Configuration

Caution: This page may contain information that is specific to the legacy version of the driver framework (DFv1).

Hardware peripherals are attached to the CPU through a bus, such as the PCI bus.

During bootup, the BIOS (or equivalent platform startup software) discovers all of the peripherals attached to the PCI bus. Each peripheral is assigned resources (notably interrupt vectors, and address ranges for configuration registers).

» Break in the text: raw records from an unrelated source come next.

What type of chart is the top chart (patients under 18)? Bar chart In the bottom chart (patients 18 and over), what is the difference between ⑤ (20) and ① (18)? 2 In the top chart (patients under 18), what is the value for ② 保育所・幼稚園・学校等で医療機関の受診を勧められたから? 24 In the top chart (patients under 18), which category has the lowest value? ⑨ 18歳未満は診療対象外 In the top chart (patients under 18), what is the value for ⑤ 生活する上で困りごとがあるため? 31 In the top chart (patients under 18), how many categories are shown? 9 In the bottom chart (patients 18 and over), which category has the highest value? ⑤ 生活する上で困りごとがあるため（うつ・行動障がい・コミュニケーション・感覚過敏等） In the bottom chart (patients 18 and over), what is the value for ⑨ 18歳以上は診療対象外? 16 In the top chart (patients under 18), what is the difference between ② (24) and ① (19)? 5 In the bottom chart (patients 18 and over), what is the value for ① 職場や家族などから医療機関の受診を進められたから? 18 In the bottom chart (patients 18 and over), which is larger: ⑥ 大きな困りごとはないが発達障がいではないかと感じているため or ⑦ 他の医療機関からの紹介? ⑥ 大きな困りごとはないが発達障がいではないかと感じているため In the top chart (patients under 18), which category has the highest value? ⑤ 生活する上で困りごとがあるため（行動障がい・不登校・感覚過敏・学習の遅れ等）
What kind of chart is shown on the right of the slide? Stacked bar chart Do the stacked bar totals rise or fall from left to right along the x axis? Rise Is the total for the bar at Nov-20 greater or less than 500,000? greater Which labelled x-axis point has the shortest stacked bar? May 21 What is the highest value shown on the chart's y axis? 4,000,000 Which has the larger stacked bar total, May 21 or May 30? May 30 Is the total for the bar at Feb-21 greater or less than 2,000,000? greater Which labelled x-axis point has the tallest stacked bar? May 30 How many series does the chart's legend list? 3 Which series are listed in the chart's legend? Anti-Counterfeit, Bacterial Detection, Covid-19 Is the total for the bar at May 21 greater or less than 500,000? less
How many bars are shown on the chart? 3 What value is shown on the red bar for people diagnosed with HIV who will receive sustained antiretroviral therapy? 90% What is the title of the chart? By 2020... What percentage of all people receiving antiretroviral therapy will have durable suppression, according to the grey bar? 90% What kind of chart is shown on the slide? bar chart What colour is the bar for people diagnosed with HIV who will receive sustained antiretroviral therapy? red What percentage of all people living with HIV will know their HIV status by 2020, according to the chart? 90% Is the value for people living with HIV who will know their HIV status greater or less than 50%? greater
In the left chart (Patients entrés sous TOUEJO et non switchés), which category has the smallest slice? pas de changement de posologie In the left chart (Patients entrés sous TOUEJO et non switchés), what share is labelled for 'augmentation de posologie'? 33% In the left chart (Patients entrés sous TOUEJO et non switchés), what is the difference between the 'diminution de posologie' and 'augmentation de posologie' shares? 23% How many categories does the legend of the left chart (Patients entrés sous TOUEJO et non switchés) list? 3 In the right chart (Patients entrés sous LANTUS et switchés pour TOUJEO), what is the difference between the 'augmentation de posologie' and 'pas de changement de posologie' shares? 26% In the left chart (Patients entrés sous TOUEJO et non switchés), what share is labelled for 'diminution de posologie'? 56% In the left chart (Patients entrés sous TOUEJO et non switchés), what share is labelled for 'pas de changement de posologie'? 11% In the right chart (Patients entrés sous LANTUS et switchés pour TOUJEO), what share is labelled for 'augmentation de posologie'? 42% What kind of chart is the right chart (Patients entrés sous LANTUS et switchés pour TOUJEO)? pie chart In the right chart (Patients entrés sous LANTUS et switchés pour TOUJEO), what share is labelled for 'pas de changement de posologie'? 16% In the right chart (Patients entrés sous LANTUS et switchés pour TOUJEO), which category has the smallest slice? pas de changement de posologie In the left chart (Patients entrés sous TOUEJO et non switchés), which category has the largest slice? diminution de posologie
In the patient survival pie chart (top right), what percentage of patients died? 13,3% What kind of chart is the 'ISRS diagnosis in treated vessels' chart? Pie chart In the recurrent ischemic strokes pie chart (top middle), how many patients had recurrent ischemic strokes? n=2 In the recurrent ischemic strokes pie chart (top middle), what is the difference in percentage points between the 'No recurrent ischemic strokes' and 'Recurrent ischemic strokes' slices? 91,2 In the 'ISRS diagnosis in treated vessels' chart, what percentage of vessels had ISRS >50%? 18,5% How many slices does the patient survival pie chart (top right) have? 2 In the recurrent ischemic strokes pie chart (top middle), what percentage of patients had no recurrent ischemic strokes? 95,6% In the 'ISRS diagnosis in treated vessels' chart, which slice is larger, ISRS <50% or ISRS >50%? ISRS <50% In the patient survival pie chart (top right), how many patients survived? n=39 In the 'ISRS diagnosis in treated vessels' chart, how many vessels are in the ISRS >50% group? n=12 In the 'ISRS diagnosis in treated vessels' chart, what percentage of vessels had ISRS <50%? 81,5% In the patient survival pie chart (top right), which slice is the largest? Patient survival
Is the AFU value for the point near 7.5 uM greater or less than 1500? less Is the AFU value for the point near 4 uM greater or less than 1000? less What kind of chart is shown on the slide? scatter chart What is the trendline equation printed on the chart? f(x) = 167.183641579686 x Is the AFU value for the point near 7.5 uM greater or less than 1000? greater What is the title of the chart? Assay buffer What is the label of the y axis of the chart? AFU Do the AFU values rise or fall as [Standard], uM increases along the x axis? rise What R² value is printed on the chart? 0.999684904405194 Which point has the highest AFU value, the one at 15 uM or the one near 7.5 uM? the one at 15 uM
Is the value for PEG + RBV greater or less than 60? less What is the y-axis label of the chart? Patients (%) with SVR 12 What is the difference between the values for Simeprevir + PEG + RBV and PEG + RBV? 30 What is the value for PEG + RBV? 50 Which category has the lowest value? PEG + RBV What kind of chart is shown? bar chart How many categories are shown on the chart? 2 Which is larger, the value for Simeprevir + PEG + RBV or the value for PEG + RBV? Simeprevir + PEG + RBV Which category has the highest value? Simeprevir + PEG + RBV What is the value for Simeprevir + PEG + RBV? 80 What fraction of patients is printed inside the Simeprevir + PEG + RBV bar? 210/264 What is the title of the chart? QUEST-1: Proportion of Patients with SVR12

The impact of this is that the actual resources assigned to each peripheral may be different across reboots. When the operating system software starts up, it enumerates the bus and starts drivers for all supported devices. The drivers then call PCI functions in order to obtain configuration information about their device(s) so that they can map registers and bind to interrupts.

Base address register

The Base Address Register (BAR) is a configuration register that exists on each PCI device. It's where the BIOS stores information about the device, such as the assigned interrupt vector and addresses of control registers. Other, device specific information, is stored there as well.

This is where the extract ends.